It was all over in 60 seconds. The hillside in Oso, Wash., crumbled, sending 10 million cubic yards of mud downhill at the incredible speed of 60 miles per hour, across the Stillaguamish River, over the small neighborhood at Steelhead Drive and all the way to the far side of the valley.
In the end, a square mile area was buried in mud and debris, 30 homes were flattened, and 36 people, at the most recent count, were killed.
"It would be like a wall of semi-trucks, shoulder to shoulder, a kilometer wide — all moving at 60 miles per hour,” Dr.

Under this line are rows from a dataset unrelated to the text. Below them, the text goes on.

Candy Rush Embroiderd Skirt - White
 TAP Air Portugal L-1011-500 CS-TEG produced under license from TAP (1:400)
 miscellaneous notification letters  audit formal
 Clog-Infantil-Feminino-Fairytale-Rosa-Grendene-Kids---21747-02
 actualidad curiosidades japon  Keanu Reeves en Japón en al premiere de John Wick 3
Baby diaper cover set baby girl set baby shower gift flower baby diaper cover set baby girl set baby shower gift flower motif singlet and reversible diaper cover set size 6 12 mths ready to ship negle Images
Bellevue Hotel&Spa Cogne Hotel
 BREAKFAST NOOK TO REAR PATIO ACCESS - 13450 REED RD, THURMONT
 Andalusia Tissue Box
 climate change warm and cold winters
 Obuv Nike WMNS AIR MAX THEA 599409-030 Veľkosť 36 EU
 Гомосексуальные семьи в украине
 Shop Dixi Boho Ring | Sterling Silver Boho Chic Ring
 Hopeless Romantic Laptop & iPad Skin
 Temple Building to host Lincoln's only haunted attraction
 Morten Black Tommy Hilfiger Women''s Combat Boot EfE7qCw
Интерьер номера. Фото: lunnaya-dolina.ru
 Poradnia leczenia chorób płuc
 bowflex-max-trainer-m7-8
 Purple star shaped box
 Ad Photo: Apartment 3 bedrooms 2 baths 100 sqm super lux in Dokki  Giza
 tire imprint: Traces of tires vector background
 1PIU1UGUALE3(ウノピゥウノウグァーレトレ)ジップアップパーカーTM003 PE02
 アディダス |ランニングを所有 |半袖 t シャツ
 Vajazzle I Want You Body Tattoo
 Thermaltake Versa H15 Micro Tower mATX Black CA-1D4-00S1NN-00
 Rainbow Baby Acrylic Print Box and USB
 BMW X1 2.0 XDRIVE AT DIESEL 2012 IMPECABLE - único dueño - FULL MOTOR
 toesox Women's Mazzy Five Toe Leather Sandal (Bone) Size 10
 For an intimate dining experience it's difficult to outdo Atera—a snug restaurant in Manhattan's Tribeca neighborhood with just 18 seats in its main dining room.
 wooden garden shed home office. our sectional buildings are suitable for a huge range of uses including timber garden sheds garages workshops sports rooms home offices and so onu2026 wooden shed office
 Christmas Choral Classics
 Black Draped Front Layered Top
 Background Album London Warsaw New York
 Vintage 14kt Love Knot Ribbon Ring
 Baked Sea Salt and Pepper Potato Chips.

Richard Iverson, a landslide specialist with the U.S. Geological Survey's Cascades Volcano Observatory, told a local news station. "That's how I picture it."
This computer model, created by Iverson, shows the slide's rapid descent:
Here's more from the Seattle Times on Iverson's investigation of the landslide, which he called "freakish":
Iverson spent several days at the site last week and is compiling the first scientific report on what he believes will be a “profoundly important” event in the understanding of landslide hazards.
When the recovery effort is over, he and other scientists hope to study the slide in detail, trying to figure out why it so quickly liquefied and ran out for nearly a mile — more than three times the distance Iverson would have expected based on comparison with hundreds of other slides of similar heights.
“This bluff is only about 180 meters (about 600 feet) tall, which by Northwest standards is sort of small potatoes,” Iverson said.
... “Any geologist who went out there would say, yes, this situation is ripe for a landslide,” Iverson said. “But in my mind, the story isn’t that a landslide occurred, but the type of landslide that occurred.”
He blames the disaster on a combination of unusually wet weather, erosion at the toe of the slide and local geology.